The dancer’s return transforms the rope from a site of risk alone into a site of play and a suspension of both time and jeopardy. The rope is a stripped down, attenuated performance space activated by what Evelyn Tribble, via Tim Ingold, calls the ‘animacy’ of the gendered rope-dancing body.[2]

Rope-dancing came in several forms. If the rope was slack, cross-dressed women spun and swung around it: a black female fair booth performer from the very early eighteenth century is described as playing 

at swing-swang with a rope . . . hanging sometimes by a hand, sometimes by a leg, and sometimes by her toes.[3]

If the rope was tight, women walked, danced and leapt across it, either cross-dressed

Marcellus Laroon, The Cryes of the Citie of London (1711) © Trustees of the British Museum.

or

Adriaenvan de Venne, Tafereelvan de Belacchende Werelt(Hague, 1635) © Trustees of the British Museum.

wearing dresses supported in the vertical axis by corsets, sometimes with brays or breeches beneath. The trope of the leering Jack Pudding or simian pointing grossly up at the woman’s body becomes deeply associated with women’s enactment of this agile, flexible, risky and explosively powerful femininity which is always also an erotic exposure. 

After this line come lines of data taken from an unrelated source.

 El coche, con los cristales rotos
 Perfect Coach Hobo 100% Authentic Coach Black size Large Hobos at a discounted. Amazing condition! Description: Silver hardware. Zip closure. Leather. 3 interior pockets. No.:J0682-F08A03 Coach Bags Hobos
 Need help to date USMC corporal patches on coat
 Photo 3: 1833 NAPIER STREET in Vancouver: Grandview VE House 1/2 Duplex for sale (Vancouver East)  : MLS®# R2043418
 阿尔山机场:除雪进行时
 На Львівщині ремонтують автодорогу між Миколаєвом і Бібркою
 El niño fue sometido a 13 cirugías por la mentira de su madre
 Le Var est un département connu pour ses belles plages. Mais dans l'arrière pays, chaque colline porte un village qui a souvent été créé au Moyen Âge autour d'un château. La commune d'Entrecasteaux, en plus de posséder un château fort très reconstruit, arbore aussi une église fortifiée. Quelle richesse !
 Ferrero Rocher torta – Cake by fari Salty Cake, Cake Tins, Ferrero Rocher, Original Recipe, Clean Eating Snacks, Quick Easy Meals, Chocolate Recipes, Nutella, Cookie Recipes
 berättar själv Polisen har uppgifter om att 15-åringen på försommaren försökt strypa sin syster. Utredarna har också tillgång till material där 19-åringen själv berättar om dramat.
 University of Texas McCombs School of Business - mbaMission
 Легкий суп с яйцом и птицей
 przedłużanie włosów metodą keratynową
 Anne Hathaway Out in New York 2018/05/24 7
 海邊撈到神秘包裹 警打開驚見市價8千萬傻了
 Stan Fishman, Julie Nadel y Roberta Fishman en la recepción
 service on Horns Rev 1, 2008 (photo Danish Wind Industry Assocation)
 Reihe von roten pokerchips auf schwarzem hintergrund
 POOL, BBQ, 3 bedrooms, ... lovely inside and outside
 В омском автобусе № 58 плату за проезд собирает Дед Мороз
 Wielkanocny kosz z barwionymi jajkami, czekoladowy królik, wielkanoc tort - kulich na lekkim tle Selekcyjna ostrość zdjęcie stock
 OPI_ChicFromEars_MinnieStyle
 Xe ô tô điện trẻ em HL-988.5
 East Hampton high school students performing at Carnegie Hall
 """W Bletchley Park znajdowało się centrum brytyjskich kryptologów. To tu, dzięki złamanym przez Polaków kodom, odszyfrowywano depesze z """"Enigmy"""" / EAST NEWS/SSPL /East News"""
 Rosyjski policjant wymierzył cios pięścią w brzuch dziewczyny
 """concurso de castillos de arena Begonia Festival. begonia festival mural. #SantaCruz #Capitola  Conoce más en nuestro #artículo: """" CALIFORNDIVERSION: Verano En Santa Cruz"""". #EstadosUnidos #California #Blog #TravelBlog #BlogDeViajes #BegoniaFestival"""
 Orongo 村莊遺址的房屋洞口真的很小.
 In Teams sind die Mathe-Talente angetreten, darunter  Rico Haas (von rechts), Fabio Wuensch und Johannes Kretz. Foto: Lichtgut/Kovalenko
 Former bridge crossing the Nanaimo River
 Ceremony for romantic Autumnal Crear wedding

Rope-dancing also seemed to be almost everywhere. A Bristol playbill from the early 1630s advertises, alongside a vaulting Irish boy of eight, ‘raredancing on the / Ropes, Acted by his Majesties / servants’ and includes ‘one Mayd / of fifteene years of age, and another / Girl of foure years of age [who] doe dance on / the lowe Rope’ and the younger of the two will go on to ‘turne on the Stage’. John Astington has connected the bill to the troupe led by William Vincent (aka the original Hocus Pocus) and it confidently advertises the presence of these girls – King’s Servants nonetheless and on a ‘stage’.[4]This fits the evidence for the widespread playing of feats of activity inside playhouses, as attested to by R.A. Foakes’ work on the Swan, the Hope contract of 1613 and onwards into the Red Bull during the Commonwealth and Protectorate. So, much as rope-dancing offered cover for stage-plays during the mid-seventeenth century, when plays were effectively outlawed, it could do so not because it came into the playhouses from the cold but precisely because it was already there. Richard Preiss has pointed out that plays were framed and cut across by clowning improvisation, entre-act music or interludes, epilogues and jigs, and he argues that ‘the theatrical program consisted of a medley of interstitial, interactive entertainments’ (9) – this is the play as polyvocal event.[5]In 1636, five years or so after their Bristol performance, Vincent’s troupe is recorded as paying Herbert for a license to perform in the Fortune, so we cannot easily exclude the playhouses from the list of places where the girls of this troupe might have performed. 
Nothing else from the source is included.